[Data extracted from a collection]
.....
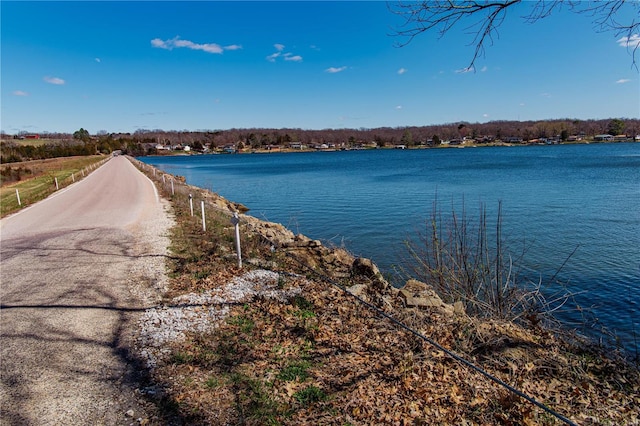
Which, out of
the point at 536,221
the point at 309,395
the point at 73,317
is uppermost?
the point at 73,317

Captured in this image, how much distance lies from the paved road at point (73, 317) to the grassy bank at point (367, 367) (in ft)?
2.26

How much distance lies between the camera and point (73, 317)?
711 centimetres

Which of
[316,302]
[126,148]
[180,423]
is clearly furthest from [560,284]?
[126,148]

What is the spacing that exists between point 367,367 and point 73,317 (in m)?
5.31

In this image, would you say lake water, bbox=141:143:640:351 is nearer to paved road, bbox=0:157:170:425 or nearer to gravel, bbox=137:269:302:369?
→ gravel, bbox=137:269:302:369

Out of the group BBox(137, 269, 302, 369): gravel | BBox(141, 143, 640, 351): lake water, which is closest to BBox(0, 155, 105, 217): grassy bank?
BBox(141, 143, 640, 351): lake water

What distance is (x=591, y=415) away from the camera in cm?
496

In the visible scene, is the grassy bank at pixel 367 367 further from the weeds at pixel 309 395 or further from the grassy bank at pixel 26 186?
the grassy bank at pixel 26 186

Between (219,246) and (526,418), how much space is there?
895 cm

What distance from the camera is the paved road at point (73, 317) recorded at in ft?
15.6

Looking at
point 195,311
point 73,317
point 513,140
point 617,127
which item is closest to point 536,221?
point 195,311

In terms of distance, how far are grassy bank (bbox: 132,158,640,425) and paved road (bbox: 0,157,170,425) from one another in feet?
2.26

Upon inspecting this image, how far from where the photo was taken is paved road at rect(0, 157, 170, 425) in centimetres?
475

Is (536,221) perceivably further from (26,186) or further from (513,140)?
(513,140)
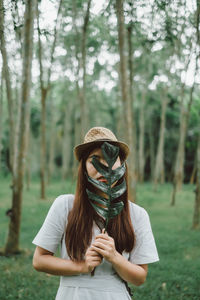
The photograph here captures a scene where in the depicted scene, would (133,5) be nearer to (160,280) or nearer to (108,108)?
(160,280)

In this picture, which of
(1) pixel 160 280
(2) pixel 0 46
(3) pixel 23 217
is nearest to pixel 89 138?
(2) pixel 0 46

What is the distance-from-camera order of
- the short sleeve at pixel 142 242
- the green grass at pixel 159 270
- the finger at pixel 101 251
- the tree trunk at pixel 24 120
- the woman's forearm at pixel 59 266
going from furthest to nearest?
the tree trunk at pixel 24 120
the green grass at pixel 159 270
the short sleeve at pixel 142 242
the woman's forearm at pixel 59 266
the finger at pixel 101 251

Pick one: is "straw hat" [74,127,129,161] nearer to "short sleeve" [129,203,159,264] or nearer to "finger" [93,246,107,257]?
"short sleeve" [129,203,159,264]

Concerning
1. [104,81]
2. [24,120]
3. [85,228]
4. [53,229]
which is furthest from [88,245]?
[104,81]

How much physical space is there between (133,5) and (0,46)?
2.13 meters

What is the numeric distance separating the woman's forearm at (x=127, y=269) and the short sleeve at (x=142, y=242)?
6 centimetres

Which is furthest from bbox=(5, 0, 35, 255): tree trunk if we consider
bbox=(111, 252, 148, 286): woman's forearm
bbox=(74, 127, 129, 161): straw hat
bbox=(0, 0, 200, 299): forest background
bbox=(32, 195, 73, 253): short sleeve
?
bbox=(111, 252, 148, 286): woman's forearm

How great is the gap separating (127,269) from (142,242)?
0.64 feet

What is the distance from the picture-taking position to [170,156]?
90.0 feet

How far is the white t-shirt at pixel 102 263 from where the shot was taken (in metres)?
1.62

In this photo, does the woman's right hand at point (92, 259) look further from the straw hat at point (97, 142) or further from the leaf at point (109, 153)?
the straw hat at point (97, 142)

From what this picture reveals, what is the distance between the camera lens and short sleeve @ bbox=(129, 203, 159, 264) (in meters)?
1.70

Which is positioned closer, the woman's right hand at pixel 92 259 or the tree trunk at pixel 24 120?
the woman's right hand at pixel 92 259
.....
All lines from the one containing "How great is" through the end of the records, both ends included, are to be quoted exactly; please add nothing else.

How great is the gap separating (127,269) from (142,242)?
0.64 feet

What is the distance from the picture-taking position to [170,156]?
90.0 feet

How far is the white t-shirt at pixel 102 263 from where the shot was taken (in metres)?
1.62

In this photo, does the woman's right hand at point (92, 259) look further from the straw hat at point (97, 142) or further from the leaf at point (109, 153)?
the straw hat at point (97, 142)

From what this picture reveals, what is the distance between the camera lens and short sleeve @ bbox=(129, 203, 159, 264) (in meters)?
1.70

Which is positioned closer, the woman's right hand at pixel 92 259 or the tree trunk at pixel 24 120?
the woman's right hand at pixel 92 259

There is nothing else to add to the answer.